> Extracted text

Why is the gal’s husband being held?

I know of a prof who applied for tenure more than once. Got a job at Google afterwards.

At the same school? That would be pretty rare.

As for the husband, I can only assume they thought he was complicit in some way. But they may just want to question him.

At the same school? If so, that is very unusual, and he would have been on a very atypical track at a very atypical university.

Rob is right - tenure is almost always a one shot deal at a particular institution and while some people do recover from tenure denial (my wife has some colleagues in this situation) it is usually seen as a black mark in academia.

Note that academia is not Google. Universities look for very different things and the politics are much more difficult to navigate.

Troy

At the same school. CSE prof at UCSD. One of my peers had him as an advisor. I think it had more to do with the guy not understanding what it took to succeed in academia than anything.

There’s basically 4 ways to tenure: Publish a lot, bring in a shit-ton of funding, be a great teacher, or be some kind of brilliant savant, so smart that the university can’t live without you. He hated writing, he didn’t bring in any big funding deals, he didn’t teach well. I suspect he believed himself in that fourth category. But since UCSD already has at least one guy who actually was in that category, the rest of the staff didn’t buy it.

OK, but it’s odd that they would actually meet to discuss it more than once. Generally, you get one shot at it, and that’s it. You have five years, and then you are up for tenure. They meet and discuss it, and if you are shot down, you don’t get another shot. So that’s very unusual, if you have the details right (or your friend does).

Actually no one at a major research school cares if you can teach. Because they assume that teaching is easy.

Troy

Also what Robert said. You get one shot on the tenure track. Once you’re denied, you usually get dropped to adjunct or instructor level if they even want you to stick around at all. 99/100 times they ask you to move on because that tenure line is a precious resource they won’t squander on someone who failed.

Troy

It wasn’t just the friend who reported this; my SO was also still in the dept. at the time, and we have a mutual friend who’s a (tenured) prof in the department.

> Provided material
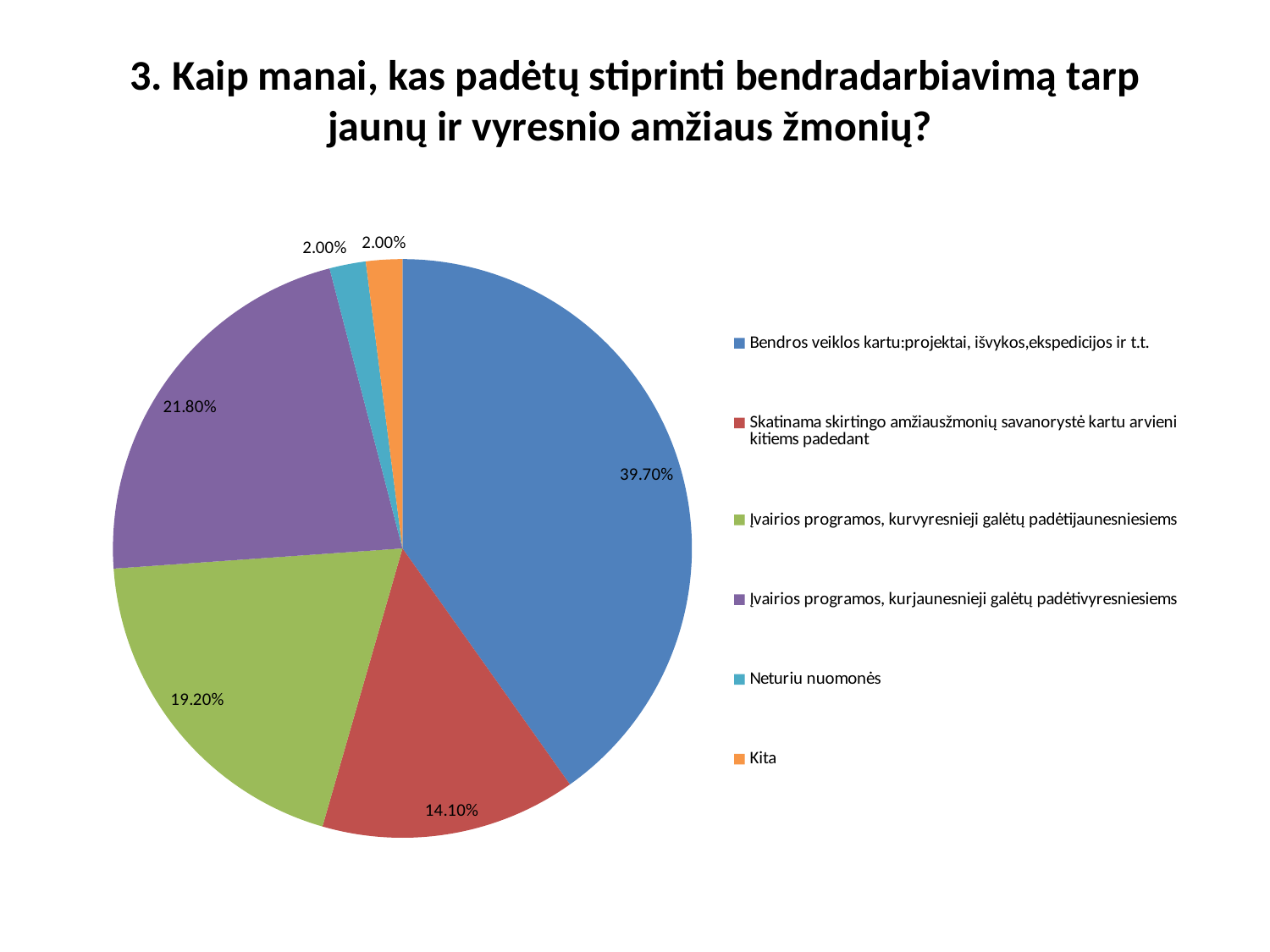
What percentage is shown for "Skatinama skirtingo amžiaus žmonių savanorystė kartu arvieni kitiems padedant"? 14.10% What is the difference in percentage points between the "Įvairios programos, kur jaunesnieji galėtų padėti vyresniesiems" slice and the "Neturiu nuomonės" slice? 19.80% What share of the pie is labelled for "Bendros veiklos kartu:projektai, išvykos,ekspedicijos ir t.t."? 39.70% What percentage is shown for "Neturiu nuomonės"? 2.00% What colour is the slice for "Kita"? orange Which category has the largest slice of the pie? Bendros veiklos kartu:projektai, išvykos,ekspedicijos ir t.t. What percentage is shown for "Įvairios programos, kur jaunesnieji galėtų padėti vyresniesiems"? 21.80% What percentage is shown for "Įvairios programos, kur vyresnieji galėtų padėti jaunesniesiems"? 19.20% Which is larger: the slice for "Įvairios programos, kur jaunesnieji galėtų padėti vyresniesiems" or the slice for "Įvairios programos, kur vyresnieji galėtų padėti jaunesniesiems"? Įvairios programos, kur jaunesnieji galėtų padėti vyresniesiems What kind of chart is shown on the slide? pie chart What is the difference in percentage points between the "Bendros veiklos kartu" slice and the "Skatinama skirtingo amžiaus žmonių savanorystė" slice? 25.60% How many slices does the pie chart have? 6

> Required work
[1] Output the passage of the tenure discussion thread from "Actually no one" up to and including "someone who failed.".
[2] In the tenure discussion thread, at what department and university did the professor who applied for tenure more than once teach?
[3] Write the next part of the tenure discussion thread, beginning after its final sentence.

> Outputs for the tasks
[1]
Actually no one at a major research school cares if you can teach. Because they assume that teaching is easy.

Troy

Also what Robert said. You get one shot on the tenure track. Once you’re denied, you usually get dropped to adjunct or instructor level if they even want you to stick around at all. 99/100 times they ask you to move on because that tenure line is a precious resource they won’t squander on someone who failed.

[2] The CSE department at UCSD.

[3]
I don’t think he had another shot; he applied for it, anyway. I think the reaction was essentially, “He just doesn’t get it, does he?” He wasn’t known for being particularly politically astute.

He basically flaked out on my friend’s Thesis, too. (After the prof’d already left for Google.) My friend finished it up, handed it to him, and never heard back. Eventually my friend just dropped out of the PhD program rather than try to change advisors that late in the process – more because he was tired of being poor and wanted a job than anything.

Well, just as you have just a couple of savants, you also always have a couple of folks on staff whose job it is to deal with the Freshmen. There were a couple of folks like that in CSE at both UCSD and at UT. But for everyone else, it’s about money and publications.

My bad. Sometimes, when my Mom rambles, I do not listen quite as well as I should. :) I figured one of “you people” would be along to set me straight.

LOL… just looked up the guy’s old pages. The group he was in doesn’t even list him as an alumnus any more. I get the feeling there’s no love lost there on either side. :)

I should add… I may have some of the details wildly inaccurate, but I am quite certain about him trying to get tenure more than once.

But see, that’s the thing. You don’t “try” to get tenure more than once. A department has to set up a committee. External referees have to be consulted. A file has to be compiled. This isn’t applying for chair of a department, where there’s a simple vote. There’s a big procedure here.